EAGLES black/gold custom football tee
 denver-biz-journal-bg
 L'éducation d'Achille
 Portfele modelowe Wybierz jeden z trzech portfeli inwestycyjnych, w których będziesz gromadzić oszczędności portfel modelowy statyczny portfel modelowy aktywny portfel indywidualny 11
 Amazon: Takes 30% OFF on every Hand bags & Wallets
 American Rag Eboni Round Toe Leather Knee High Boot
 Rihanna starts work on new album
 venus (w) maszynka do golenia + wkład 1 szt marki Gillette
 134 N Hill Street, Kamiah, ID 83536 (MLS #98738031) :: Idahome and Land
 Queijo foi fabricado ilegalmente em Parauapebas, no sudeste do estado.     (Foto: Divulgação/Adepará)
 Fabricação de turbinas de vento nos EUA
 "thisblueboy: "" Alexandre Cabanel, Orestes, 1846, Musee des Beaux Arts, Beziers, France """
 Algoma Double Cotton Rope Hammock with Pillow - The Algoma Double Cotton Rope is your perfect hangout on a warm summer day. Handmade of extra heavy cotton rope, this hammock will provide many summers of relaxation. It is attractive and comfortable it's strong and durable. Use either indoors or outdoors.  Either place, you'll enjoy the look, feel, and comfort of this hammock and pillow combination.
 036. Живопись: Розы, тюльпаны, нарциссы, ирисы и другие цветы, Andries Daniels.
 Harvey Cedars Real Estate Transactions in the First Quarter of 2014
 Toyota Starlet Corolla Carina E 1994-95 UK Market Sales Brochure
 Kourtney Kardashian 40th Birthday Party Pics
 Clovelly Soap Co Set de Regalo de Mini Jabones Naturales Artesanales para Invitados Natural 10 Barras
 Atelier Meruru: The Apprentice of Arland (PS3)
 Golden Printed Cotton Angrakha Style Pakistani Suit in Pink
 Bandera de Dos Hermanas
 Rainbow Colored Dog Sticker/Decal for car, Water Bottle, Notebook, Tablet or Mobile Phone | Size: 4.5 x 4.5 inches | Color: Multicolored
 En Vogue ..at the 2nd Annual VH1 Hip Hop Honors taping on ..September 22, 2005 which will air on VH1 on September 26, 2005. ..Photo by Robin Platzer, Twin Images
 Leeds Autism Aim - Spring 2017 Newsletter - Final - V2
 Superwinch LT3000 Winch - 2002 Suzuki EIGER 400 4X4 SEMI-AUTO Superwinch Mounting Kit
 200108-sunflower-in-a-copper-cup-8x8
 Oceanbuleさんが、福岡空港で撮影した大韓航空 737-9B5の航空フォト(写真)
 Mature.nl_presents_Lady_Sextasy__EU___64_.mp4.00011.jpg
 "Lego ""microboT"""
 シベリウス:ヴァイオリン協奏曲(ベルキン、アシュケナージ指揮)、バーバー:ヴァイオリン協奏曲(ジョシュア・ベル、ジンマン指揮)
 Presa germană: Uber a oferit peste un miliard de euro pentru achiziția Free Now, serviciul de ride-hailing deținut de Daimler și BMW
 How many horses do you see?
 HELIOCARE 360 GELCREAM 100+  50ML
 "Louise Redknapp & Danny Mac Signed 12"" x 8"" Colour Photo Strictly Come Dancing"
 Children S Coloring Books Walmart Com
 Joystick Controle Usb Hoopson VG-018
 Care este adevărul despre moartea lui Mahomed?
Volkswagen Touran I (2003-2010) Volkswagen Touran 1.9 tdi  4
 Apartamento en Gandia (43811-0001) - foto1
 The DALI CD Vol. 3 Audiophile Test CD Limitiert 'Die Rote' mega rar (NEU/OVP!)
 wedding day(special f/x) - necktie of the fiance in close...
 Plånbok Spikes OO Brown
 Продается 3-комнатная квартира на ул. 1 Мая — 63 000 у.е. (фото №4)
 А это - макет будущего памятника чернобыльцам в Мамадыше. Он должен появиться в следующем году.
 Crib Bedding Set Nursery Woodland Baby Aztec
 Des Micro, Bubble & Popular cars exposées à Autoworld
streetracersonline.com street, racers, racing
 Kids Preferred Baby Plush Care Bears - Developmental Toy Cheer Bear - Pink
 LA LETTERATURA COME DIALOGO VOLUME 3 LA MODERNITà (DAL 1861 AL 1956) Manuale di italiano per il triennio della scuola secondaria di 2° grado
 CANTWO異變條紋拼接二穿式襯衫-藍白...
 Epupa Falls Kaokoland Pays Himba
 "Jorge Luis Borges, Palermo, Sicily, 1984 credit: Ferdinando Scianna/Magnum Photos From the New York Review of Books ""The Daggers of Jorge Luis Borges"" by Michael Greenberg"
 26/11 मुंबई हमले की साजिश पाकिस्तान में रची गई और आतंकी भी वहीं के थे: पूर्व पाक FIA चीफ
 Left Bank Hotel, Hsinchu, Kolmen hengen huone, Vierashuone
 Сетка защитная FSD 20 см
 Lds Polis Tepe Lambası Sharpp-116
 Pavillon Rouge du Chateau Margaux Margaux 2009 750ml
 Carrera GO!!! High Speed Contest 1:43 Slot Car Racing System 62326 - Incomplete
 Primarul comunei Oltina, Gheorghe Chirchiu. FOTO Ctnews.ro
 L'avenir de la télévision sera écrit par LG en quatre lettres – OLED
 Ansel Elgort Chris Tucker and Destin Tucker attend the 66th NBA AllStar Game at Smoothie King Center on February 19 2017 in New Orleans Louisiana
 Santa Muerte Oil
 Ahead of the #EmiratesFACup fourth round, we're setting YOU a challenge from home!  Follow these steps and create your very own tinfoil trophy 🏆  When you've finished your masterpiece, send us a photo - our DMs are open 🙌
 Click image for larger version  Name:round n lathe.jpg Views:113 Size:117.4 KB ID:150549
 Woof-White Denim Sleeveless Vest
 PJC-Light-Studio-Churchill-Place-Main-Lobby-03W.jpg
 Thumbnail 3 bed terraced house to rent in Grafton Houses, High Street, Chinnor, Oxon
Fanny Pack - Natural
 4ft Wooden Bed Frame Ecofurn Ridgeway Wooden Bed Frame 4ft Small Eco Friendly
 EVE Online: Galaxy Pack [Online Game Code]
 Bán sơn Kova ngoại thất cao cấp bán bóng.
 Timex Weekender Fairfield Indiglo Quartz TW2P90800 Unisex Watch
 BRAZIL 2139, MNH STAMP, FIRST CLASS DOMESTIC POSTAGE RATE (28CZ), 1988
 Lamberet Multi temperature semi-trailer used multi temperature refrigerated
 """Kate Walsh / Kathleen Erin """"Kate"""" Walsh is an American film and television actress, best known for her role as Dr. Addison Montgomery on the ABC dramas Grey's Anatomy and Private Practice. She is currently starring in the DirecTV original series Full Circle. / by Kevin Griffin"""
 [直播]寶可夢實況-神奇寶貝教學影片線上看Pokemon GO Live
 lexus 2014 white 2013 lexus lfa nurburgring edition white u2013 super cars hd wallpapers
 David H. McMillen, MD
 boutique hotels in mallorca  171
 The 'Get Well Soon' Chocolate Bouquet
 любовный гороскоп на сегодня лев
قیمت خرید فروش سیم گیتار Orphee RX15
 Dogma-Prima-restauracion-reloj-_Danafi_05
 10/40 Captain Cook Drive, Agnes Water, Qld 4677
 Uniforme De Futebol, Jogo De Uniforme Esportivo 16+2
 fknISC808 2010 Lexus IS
#####
## EXERCISE GOAL
From the entries above, return each line with the word "Pink" in it.

## EXERCISE OUTPUT
 Golden Printed Cotton Angrakha Style Pakistani Suit in Pink
 Kids Preferred Baby Plush Care Bears - Developmental Toy Cheer Bear - Pink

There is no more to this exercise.